-- STUDY MATERIAL follows --
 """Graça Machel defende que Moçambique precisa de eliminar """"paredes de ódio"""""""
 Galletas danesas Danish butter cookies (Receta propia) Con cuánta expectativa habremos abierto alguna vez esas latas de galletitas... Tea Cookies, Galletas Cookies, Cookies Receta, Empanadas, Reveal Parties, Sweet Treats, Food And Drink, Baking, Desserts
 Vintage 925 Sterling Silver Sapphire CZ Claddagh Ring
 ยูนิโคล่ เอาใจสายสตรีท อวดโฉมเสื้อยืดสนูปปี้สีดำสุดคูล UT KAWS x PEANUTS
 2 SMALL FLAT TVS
-- STUDY MATERIAL concluded --
-- STUDY MATERIAL follows --
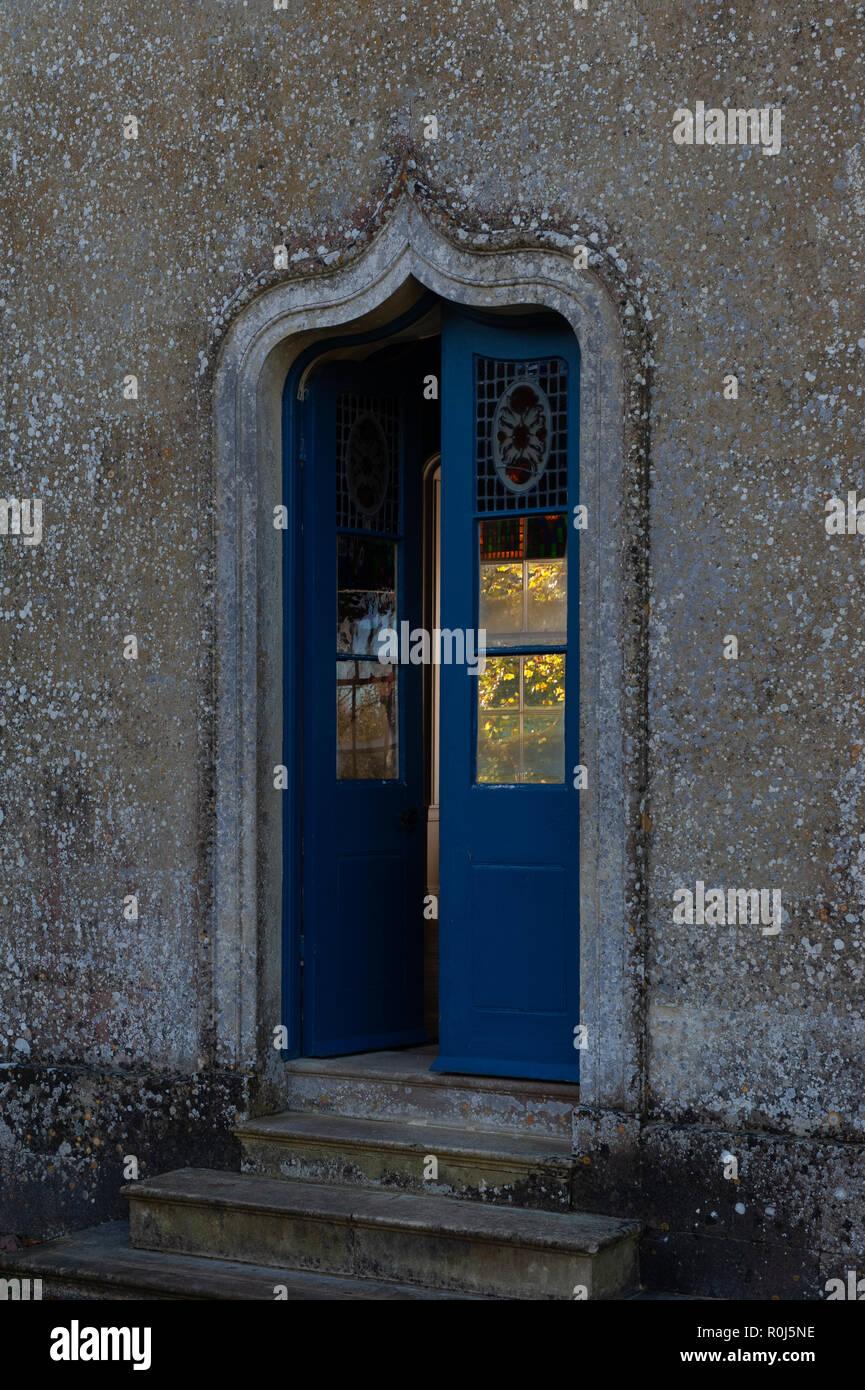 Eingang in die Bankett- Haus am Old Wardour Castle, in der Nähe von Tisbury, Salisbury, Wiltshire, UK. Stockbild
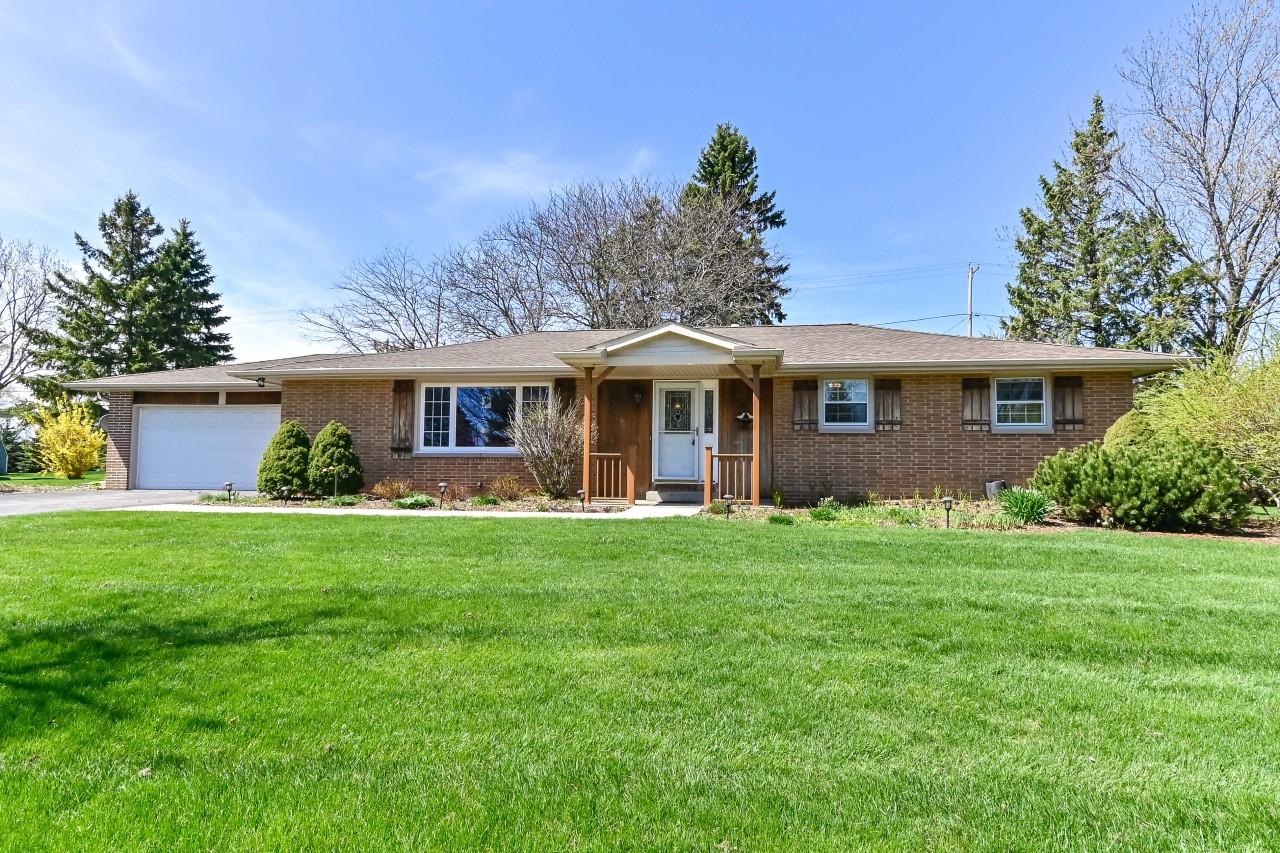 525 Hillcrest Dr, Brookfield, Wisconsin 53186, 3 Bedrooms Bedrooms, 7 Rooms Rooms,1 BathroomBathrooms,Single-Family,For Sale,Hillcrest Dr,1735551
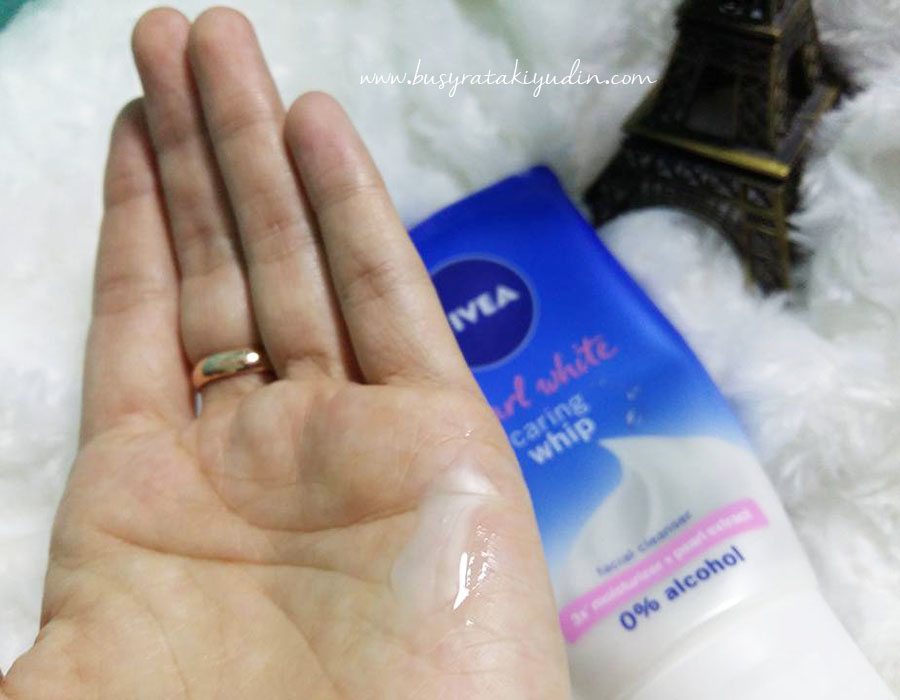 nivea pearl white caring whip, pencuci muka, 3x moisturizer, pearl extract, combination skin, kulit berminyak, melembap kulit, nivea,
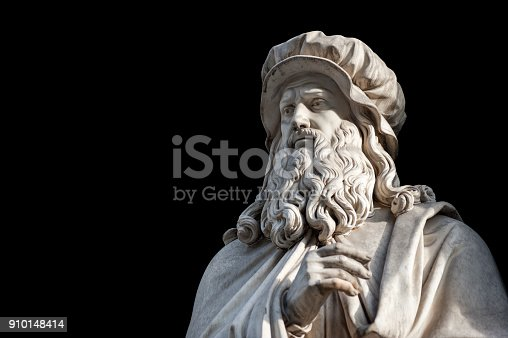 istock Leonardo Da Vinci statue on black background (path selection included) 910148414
-- STUDY MATERIAL concluded --
> TASK ITEM
Output, from the data above, the lines from the line with "ยูนิโคล่ เอาใจสายสตรีท อวดโฉมเสื้อยืดสนูปปี้สีดำสุดคูล" to the line with "2 SMALL FLAT TVS" exactly as they stand, both ends included and nothing else.

> ANSWER SECTION
 ยูนิโคล่ เอาใจสายสตรีท อวดโฉมเสื้อยืดสนูปปี้สีดำสุดคูล UT KAWS x PEANUTS
 2 SMALL FLAT TVS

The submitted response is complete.